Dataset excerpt
● ● ●
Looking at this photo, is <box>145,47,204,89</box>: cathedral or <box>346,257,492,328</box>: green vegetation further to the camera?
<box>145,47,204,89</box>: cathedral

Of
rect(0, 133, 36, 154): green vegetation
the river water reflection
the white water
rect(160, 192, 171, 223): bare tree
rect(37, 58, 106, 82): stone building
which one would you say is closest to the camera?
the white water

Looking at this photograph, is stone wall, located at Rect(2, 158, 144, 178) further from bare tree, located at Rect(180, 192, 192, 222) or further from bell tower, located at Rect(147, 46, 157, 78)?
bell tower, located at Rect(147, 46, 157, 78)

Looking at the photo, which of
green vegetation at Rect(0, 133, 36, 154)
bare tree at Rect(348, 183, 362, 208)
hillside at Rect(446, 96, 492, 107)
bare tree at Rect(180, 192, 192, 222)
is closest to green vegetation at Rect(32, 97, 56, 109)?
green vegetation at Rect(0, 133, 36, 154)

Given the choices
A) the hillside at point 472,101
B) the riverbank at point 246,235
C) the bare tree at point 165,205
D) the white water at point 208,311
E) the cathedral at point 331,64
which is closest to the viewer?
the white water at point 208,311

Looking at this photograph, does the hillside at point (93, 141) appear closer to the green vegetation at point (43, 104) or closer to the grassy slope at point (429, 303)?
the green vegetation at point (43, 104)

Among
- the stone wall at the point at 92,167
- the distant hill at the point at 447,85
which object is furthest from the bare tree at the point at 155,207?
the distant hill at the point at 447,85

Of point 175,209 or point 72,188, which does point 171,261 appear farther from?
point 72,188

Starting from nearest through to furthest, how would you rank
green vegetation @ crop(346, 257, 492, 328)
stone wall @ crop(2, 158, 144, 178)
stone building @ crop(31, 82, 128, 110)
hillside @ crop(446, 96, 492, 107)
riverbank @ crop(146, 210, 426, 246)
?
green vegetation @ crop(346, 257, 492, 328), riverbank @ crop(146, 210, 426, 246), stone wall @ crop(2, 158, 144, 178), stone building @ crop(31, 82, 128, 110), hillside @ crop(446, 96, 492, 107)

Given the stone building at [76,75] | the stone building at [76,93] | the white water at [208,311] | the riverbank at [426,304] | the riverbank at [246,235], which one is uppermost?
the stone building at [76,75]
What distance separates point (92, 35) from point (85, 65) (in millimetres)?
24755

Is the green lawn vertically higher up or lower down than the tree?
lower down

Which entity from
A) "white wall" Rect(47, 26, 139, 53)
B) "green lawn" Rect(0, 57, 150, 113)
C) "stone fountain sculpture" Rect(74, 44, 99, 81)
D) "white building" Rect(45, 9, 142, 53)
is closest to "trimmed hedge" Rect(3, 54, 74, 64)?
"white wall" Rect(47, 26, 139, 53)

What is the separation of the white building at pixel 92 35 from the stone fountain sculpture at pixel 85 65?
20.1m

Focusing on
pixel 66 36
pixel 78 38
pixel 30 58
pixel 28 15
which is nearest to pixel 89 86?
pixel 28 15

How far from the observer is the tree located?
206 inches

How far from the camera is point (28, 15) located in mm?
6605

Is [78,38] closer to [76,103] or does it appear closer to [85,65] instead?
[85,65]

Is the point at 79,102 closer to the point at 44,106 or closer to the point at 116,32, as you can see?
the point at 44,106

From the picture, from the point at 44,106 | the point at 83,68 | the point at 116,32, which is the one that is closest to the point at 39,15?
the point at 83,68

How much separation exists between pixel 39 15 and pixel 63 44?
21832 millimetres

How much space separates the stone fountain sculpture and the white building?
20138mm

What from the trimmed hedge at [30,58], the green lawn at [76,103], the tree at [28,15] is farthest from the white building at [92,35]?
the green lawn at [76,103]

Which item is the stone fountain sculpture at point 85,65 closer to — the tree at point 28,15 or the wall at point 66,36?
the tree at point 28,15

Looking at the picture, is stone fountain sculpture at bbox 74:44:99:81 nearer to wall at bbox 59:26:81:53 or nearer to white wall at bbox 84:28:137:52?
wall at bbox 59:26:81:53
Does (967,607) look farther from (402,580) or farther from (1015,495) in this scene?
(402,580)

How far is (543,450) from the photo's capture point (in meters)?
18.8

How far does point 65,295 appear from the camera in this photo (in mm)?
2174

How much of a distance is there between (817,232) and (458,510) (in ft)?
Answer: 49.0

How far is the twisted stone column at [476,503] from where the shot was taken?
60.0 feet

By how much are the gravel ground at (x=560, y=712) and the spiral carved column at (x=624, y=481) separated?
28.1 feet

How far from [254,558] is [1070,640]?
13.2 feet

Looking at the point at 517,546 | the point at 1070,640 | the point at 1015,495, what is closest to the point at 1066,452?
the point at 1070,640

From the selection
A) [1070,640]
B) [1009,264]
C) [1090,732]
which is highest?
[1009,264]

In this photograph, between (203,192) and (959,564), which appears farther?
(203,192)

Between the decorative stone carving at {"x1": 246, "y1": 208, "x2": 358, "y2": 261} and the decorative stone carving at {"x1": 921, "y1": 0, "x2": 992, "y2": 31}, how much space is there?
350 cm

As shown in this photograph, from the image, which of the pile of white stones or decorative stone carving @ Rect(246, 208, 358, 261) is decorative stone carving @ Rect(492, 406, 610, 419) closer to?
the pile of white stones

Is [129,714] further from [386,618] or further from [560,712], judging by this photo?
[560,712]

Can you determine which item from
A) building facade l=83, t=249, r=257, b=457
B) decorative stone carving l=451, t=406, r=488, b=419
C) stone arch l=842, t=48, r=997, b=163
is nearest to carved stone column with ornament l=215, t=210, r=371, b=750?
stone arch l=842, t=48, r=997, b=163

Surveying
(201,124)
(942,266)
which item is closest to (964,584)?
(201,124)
● ● ●
**WHAT THE TASK ASKS**
Output an exact copy of each record.

**FINAL RESULT**
Looking at this photo, is <box>145,47,204,89</box>: cathedral or <box>346,257,492,328</box>: green vegetation further to the camera?
<box>145,47,204,89</box>: cathedral

Of
rect(0, 133, 36, 154): green vegetation
the river water reflection
the white water
rect(160, 192, 171, 223): bare tree
rect(37, 58, 106, 82): stone building
which one would you say is closest to the camera?
the white water

Looking at this photograph, is stone wall, located at Rect(2, 158, 144, 178) further from bare tree, located at Rect(180, 192, 192, 222) or further from bell tower, located at Rect(147, 46, 157, 78)?
bell tower, located at Rect(147, 46, 157, 78)

Looking at the photo, which of
green vegetation at Rect(0, 133, 36, 154)
bare tree at Rect(348, 183, 362, 208)
hillside at Rect(446, 96, 492, 107)
bare tree at Rect(180, 192, 192, 222)
is closest to green vegetation at Rect(32, 97, 56, 109)?
green vegetation at Rect(0, 133, 36, 154)

Given the choices
A) the hillside at point 472,101
B) the riverbank at point 246,235
C) the bare tree at point 165,205
D) the white water at point 208,311
E) the cathedral at point 331,64
which is closest to the viewer?
the white water at point 208,311

Looking at this photograph, does the hillside at point (93, 141) appear closer to the green vegetation at point (43, 104) or closer to the grassy slope at point (429, 303)?
the green vegetation at point (43, 104)

Among
- the stone wall at the point at 92,167
- the distant hill at the point at 447,85
which object is furthest from the bare tree at the point at 155,207?
the distant hill at the point at 447,85

Of point 175,209 or point 72,188, which does point 171,261 appear farther from?
point 72,188

Starting from nearest through to furthest, how would you rank
green vegetation @ crop(346, 257, 492, 328)
stone wall @ crop(2, 158, 144, 178)
stone building @ crop(31, 82, 128, 110)
hillside @ crop(446, 96, 492, 107)
riverbank @ crop(146, 210, 426, 246)
?
green vegetation @ crop(346, 257, 492, 328), riverbank @ crop(146, 210, 426, 246), stone wall @ crop(2, 158, 144, 178), stone building @ crop(31, 82, 128, 110), hillside @ crop(446, 96, 492, 107)

Given the stone building at [76,75] | the stone building at [76,93] | the white water at [208,311] | the riverbank at [426,304] | the riverbank at [246,235], which one is uppermost?
the stone building at [76,75]
What distance separates point (92, 35) from point (85, 65) (in millimetres)?
24755

Is the green lawn vertically higher up or lower down than the tree?
lower down

Which entity from
A) "white wall" Rect(47, 26, 139, 53)
B) "green lawn" Rect(0, 57, 150, 113)
C) "stone fountain sculpture" Rect(74, 44, 99, 81)
D) "white building" Rect(45, 9, 142, 53)
is closest to "trimmed hedge" Rect(3, 54, 74, 64)?
"white wall" Rect(47, 26, 139, 53)

What is the separation of the white building at pixel 92 35 from the stone fountain sculpture at pixel 85 65?
20.1m

Focusing on
pixel 66 36
pixel 78 38
pixel 30 58
pixel 28 15
which is nearest to pixel 89 86?
pixel 28 15

How far from the observer is the tree located?
206 inches

How far from the camera is point (28, 15) located in mm?
6605

Is [78,38] closer to [76,103] or does it appear closer to [85,65] instead?
[85,65]

Is the point at 79,102 closer to the point at 44,106 or closer to the point at 116,32, as you can see?
the point at 44,106

From the picture, from the point at 44,106 | the point at 83,68 | the point at 116,32, which is the one that is closest to the point at 39,15?
the point at 83,68

How much separation exists between pixel 39 15 and pixel 63 44?
21832 millimetres

How much space separates the stone fountain sculpture and the white building?
20138mm

What from the trimmed hedge at [30,58], the green lawn at [76,103], the tree at [28,15] is farthest from the white building at [92,35]?
the green lawn at [76,103]

Which item is the stone fountain sculpture at point 85,65 closer to — the tree at point 28,15 or the wall at point 66,36?
the tree at point 28,15

Looking at the picture, is stone fountain sculpture at bbox 74:44:99:81 nearer to wall at bbox 59:26:81:53 or nearer to white wall at bbox 84:28:137:52?
wall at bbox 59:26:81:53
Does (967,607) look farther from (402,580) or farther from (1015,495) in this scene?
(402,580)

How far is (543,450) from the photo's capture point (in meters)?
18.8

How far does point 65,295 appear from the camera in this photo (in mm)?
2174

How much of a distance is there between (817,232) and (458,510) (in ft)?
Answer: 49.0

How far is the twisted stone column at [476,503] from where the shot was taken?
60.0 feet

By how much are the gravel ground at (x=560, y=712) and the spiral carved column at (x=624, y=481) separated?
28.1 feet

How far from [254,558] is [1070,640]?
13.2 feet

Looking at the point at 517,546 | the point at 1070,640 | the point at 1015,495, what is closest to the point at 1066,452?
the point at 1070,640

From the selection
A) [1070,640]
B) [1009,264]
C) [1090,732]
which is highest?
[1009,264]

In this photograph, between (203,192) and (959,564), which appears farther?
(203,192)

Between the decorative stone carving at {"x1": 246, "y1": 208, "x2": 358, "y2": 261} and the decorative stone carving at {"x1": 921, "y1": 0, "x2": 992, "y2": 31}, how much space is there?
350 cm

As shown in this photograph, from the image, which of the pile of white stones or decorative stone carving @ Rect(246, 208, 358, 261) is decorative stone carving @ Rect(492, 406, 610, 419) closer to?
the pile of white stones

Is [129,714] further from [386,618] or further from [560,712], judging by this photo?
[560,712]

Can you determine which item from
A) building facade l=83, t=249, r=257, b=457
B) decorative stone carving l=451, t=406, r=488, b=419
C) stone arch l=842, t=48, r=997, b=163
is nearest to carved stone column with ornament l=215, t=210, r=371, b=750?
stone arch l=842, t=48, r=997, b=163

Surveying
(201,124)
(942,266)
which item is closest to (964,584)?
(201,124)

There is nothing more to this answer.